For a couple years (like most of last generation) I followed/discussed games online way more than I played any. Two things changed that, and both were in the summer of 2013. A) Final Fantasy XIV came out and was awesome - so awesome in fact, that I spent free moments at work researching the game, and all my free time at home playing it. Despite the anticipation I'd had for GTAV, the PS4, Battlefield 4, and other games that were coming that year, I never even thought about following those games online once I got into FFXIV.
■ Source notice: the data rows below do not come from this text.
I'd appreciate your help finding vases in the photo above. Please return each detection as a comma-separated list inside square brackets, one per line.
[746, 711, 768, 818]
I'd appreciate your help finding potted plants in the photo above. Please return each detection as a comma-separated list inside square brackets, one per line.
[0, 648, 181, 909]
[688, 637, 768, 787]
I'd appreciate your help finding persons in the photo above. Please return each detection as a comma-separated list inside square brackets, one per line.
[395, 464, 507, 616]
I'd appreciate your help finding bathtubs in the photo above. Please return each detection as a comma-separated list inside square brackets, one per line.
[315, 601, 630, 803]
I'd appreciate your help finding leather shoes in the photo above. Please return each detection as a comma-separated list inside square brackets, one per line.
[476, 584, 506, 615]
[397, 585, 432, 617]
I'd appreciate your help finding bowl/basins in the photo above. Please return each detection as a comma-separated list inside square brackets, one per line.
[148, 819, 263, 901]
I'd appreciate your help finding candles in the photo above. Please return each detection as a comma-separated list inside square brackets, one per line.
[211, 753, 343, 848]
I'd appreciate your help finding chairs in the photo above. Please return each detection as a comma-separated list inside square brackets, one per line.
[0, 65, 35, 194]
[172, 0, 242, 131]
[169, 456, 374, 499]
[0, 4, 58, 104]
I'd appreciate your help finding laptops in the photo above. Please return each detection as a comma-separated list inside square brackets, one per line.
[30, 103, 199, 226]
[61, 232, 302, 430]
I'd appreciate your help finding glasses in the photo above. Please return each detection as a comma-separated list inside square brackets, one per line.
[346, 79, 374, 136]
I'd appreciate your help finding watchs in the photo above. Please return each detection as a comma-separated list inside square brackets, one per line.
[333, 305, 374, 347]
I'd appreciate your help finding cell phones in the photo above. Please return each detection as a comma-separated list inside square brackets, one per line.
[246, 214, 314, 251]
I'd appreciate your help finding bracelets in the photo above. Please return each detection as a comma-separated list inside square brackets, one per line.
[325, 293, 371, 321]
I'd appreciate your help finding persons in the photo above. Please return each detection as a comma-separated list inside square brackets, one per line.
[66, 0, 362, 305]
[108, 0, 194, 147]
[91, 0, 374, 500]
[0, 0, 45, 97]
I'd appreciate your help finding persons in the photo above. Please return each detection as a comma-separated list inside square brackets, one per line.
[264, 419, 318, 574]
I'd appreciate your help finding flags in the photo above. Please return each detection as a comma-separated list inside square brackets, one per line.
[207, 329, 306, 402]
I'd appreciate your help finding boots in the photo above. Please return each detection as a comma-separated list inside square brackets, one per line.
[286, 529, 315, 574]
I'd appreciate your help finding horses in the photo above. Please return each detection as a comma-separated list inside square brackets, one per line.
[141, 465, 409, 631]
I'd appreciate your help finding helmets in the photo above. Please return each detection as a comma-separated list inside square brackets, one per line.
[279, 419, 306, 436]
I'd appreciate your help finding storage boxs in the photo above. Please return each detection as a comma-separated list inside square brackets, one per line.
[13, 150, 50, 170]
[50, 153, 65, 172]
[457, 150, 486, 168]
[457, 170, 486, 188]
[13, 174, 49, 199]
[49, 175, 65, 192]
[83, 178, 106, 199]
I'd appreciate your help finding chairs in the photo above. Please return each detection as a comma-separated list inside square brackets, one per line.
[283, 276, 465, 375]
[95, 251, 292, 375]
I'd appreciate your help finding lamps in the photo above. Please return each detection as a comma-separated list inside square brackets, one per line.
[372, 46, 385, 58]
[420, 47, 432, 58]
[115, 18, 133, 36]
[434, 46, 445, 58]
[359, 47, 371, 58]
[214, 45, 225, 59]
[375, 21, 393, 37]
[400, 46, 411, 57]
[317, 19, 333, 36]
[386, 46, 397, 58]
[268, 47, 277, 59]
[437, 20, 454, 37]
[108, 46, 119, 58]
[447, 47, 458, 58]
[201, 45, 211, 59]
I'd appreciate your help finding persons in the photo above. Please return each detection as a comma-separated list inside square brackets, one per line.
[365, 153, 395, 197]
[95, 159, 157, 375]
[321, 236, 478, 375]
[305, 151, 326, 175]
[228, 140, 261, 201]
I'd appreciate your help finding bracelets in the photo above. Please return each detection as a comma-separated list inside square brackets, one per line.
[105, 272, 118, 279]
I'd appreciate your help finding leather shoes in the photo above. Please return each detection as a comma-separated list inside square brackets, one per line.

B) After years of hearing how amazing The Witcher 2 was from podcasts and videos and reviews, I finally got my hands on it. I thought it was a terrible game. Definitely a 3 or 4/10 sort of deal, meaning I honestly didn't think it was even average. That experience made me realize that in a lot of ways, online game discussion can become a sort of hive mind thing where a general opinion forms about a game and it becomes an unwavering fact. Think about all the people who "know" FFXIII is a bad game and haven't ever played it. How often do people who haven't played X year's Call of Duty complain that each game is the same every year? Sources form an opinion bout a game and depending on how much we like or trust that source, it becomes fact to us. So being excited for, owning, and hating The Witcher 2 made me think of all that and I decided to just play stuff that seemed cool to me, before getting online to see what the world thought about those things. It's worked out well, helped me get through my back catalog, and lead to some fun realizations when I do go online and see how people feel about certain games (I was pleasantly surprised I wasn't the only person who was pleasantly surprised by how good Garden Warfare is).
More than anything though, it made me realize most games are really, really good.